From: Pavel Begunkov <asml.silence@gmail.com>
To: Jens Axboe <axboe@kernel.dk>, io-uring@vger.kernel.org
Cc: Dylan Yudaken <dyudaken@gmail.com>
Subject: Re: [PATCH 1/1] io_uring/zctx: separate notification user_data
Date: Mon, 16 Feb 2026 17:20:15 +0000 [thread overview]
Message-ID: <e59d8887-d908-463b-ad31-3bf10d977de4@gmail.com> (raw)
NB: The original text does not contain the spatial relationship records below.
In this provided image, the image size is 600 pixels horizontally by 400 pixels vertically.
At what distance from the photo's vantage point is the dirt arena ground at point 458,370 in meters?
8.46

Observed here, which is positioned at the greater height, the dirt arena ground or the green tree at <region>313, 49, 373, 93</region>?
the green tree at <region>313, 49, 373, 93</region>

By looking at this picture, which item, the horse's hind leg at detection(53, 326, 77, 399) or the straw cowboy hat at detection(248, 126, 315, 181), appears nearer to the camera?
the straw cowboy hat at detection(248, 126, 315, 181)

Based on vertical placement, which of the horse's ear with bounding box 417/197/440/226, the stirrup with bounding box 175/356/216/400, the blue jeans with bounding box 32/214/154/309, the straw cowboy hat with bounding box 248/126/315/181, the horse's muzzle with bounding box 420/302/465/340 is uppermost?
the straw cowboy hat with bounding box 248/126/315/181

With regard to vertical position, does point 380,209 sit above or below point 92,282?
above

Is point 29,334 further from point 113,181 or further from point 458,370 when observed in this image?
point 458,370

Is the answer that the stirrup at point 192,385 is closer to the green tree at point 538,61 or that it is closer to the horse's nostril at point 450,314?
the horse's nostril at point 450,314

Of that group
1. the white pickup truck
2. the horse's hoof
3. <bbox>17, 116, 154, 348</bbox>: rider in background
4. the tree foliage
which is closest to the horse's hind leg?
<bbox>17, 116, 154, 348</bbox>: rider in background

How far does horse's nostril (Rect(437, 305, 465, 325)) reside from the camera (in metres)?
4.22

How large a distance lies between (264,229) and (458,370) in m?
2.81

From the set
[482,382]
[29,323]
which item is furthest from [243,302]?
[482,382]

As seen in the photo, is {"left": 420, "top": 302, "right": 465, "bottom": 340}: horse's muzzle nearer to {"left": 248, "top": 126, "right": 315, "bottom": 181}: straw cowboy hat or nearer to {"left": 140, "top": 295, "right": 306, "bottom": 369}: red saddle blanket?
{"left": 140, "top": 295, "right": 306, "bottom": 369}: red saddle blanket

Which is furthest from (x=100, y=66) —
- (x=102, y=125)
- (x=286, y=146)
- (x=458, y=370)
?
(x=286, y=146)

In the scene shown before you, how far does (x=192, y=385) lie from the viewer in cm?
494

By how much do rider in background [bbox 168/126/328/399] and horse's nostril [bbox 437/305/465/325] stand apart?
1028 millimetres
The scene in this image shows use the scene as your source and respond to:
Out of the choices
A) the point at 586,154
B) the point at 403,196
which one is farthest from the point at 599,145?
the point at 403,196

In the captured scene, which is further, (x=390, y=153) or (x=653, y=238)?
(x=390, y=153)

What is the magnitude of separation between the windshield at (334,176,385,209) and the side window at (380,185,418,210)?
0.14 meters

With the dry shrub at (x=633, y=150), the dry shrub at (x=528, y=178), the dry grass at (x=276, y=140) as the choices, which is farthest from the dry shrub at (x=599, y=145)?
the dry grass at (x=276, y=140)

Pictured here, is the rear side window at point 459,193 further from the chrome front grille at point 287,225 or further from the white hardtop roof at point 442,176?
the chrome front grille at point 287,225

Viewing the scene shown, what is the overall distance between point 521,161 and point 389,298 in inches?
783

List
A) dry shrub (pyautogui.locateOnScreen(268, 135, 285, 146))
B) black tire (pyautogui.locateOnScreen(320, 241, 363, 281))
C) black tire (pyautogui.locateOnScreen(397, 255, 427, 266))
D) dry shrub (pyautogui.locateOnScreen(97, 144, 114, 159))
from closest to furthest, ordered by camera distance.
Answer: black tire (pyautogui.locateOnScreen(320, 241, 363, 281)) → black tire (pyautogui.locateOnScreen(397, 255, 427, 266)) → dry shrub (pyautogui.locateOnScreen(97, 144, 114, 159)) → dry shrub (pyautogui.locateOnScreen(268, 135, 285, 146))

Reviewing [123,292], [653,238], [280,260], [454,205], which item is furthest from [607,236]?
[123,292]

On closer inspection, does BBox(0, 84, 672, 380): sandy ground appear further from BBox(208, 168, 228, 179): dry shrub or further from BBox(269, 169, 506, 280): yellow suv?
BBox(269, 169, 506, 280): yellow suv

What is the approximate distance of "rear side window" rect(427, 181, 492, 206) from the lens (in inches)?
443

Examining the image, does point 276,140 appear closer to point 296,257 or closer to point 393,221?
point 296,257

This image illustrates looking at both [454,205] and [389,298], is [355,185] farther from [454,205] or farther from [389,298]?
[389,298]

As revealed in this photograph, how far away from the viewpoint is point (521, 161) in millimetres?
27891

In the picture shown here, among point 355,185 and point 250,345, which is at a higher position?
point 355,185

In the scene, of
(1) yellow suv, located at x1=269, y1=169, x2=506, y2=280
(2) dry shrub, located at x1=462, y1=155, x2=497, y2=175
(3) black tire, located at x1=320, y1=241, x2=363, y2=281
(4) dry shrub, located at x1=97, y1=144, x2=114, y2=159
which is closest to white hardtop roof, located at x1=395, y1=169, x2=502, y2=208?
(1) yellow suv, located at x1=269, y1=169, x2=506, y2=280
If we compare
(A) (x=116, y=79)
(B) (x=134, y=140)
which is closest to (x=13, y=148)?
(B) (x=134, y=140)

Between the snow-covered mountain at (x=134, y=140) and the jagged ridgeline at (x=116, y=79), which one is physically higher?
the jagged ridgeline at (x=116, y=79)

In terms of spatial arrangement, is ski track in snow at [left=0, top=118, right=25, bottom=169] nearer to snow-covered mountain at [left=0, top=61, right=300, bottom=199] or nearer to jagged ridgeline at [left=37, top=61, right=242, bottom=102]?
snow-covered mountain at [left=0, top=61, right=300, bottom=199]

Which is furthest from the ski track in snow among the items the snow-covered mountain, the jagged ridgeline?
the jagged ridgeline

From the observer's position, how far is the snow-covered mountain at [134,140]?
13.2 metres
In-Reply-To: <fc217246-2397-4ae4-8354-7ed0c498d23c@kernel.dk>
On 2/16/26 15:55, Jens Axboe wrote:
> On 2/16/26 8:53 AM, Pavel Begunkov wrote:
>> On 2/16/26 15:52, Jens Axboe wrote:
>>> On 2/16/26 8:48 AM, Pavel Begunkov wrote:
>>>> On 2/16/26 15:10, Jens Axboe wrote:
>>>>> On 2/16/26 4:48 AM, Pavel Begunkov wrote:
>>>>>> People previously asked for the notification CQE to have a different
>>>>>> user_data value from the main request completion. It's useful to
>>>>>> separate buffer and request handling logic and avoid separately
>>>>>> refcounting the request.
>>>>>>
>>>>>> Let the user pass the notification user_data in sqe->addr3. If zero,
>>>>>> it'll inherit sqe->user_data as before. It doesn't change the rules for
>>>>>> when the user can expect a notification CQE, and it should still check
>>>>>> the IORING_CQE_F_MORE flag.
>>>>>
>>>>> This should use and sqe->ioprio flag to manage it, otherwise you're
>>>>> excluding 0. Which may not be important in and of itself, but the
>>>>> flag approach is expected way to do this.
>>>>
>>>> What's the benefit? It's not unreasonable to exclude zero, it won't
>>>> limit any use cases, and it's not new either (i.e. buffer tags).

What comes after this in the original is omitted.